OCTOBER, DRIVING & AUTUMN GATHERING
At the end of autumn, the siida’s entire reindeer herd is gathered together and then divided into smaller winter grazing groups. The pasture is much less abundant when the snow settles. As soon as the snow falls, the reindeer herders start to patrol the edges of the herd and then collect up the reindeer. The separations start during the period October–December. The winter is long and demanding. A wet winter with snow that melts and freezes gives a thick ice cover on the ground that “locks away” the reindeer fodder. In a good winter, the reindeer have no problem accessing food. A good winter for grazing is dry and cold, and the snow cover must not be too deep, as reindeer then expend more energy digging down to the ground.
NOVEMBER, DRIVING & SEPARATION
Each reindeer herder sorts their reindeer out of the herd and moves them to the winter grazing area. This takes several days. If the natural migration routes are destroyed by roads, clearfelling, mines and hydropower reservoirs, the reindeer must be transported down by truck. Over and over again, the main enclosure is filled with reindeer, which are then separated out into different pens. A separation enclosure looks like a flower with petals. At dusk, the generator is started and the lamps light up. The days are short now, but the work still has to be finished. When the village’s entire herd has been divided into smaller herds, the move to winter pasture can begin.
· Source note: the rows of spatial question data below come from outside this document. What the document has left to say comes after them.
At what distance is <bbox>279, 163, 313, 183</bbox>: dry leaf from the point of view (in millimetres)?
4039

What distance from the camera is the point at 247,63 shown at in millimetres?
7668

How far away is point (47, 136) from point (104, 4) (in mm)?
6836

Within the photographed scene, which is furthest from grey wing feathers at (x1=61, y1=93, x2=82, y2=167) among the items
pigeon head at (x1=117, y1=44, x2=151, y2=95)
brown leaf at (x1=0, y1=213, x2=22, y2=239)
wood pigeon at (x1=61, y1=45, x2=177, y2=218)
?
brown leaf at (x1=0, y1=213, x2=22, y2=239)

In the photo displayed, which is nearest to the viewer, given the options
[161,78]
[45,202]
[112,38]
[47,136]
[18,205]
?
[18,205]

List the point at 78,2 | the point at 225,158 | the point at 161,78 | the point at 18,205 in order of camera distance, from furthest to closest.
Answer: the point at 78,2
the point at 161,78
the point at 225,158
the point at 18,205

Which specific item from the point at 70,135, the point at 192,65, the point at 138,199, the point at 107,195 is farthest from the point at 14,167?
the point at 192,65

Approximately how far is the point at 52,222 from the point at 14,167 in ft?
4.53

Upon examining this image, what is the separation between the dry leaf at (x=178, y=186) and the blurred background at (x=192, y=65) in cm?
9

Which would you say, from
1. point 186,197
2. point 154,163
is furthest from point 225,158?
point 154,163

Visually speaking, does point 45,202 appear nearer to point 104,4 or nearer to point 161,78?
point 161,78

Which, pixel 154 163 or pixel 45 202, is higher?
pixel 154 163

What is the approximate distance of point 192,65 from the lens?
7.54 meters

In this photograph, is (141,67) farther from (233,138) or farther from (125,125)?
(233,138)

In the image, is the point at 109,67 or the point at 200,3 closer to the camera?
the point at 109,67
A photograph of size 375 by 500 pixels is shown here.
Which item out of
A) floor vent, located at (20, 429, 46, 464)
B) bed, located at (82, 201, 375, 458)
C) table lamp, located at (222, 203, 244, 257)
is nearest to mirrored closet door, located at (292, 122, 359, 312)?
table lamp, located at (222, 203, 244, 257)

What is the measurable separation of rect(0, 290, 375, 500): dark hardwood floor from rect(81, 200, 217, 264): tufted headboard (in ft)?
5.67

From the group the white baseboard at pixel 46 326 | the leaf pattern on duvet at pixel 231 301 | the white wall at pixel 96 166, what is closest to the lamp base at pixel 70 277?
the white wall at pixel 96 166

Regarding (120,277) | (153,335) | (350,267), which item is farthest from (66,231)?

The winter grazing areas of the mountain siida are located in the forested lowlands. The forest siida and concession siida always keep their reindeer in the forest. Forest reindeer are also moved between different places depending on the season and grazing conditions.
DECEMBER–APRIL, WINTER GRAZING IN THE FOREST
Winter is the most critical season of the reindeer herding year. Good winter grazing is essential for the reindeer’s survival. If the pasture is not sufficient, the reindeer must be supported with pellets and hay. When the reindeer stop digging in the snow and start wandering around, this means that they cannot reach the lichen under the snow cover. When they become too tired to dig, the reindeer have to be moved to other land or given supplemental feed. Lichen-rich forests, which previously acted as back-up grazing, are decreasing in number due to forestry and environmental degradation. The reindeer herders check the perimeter every day, riding their snow scooters around the reindeer in the forest to make sure the herd is where it should be and relocate it when the pasture has been dug up and exhausted. The reindeer herders also protect the animals from predators.
APRIL–MAY, SPRING MIGRATION
At the end of April, the reindeer can be moved back up to the mountains. The long spring migration of 360 km is demanding for the reindeer, reindeer herders and dogs alike. The reindeer herders move the herd 10–30 kilometers a day, with the migration tailored to the strength and well-being of the reindeer. Each night there is a stop at an enclosure where the reindeer are shut in overnight and given hay and pellets, ready for the next leg of the move from the forest to the mountains. Pregnant cows must be protected when they reach the mountain as they can “lose” their calves if they become stressed. This is why there need to be scooter-free areas in the mountains during this sensitive period. As they emerge from the treeline and come across exposed patches of fresh spring grazing on the southern slopes, the reindeer taken on new momentum and vigor. The reindeer herder can breathe out a little – winter is over and he can look forward to new calves and a new reindeer herding year.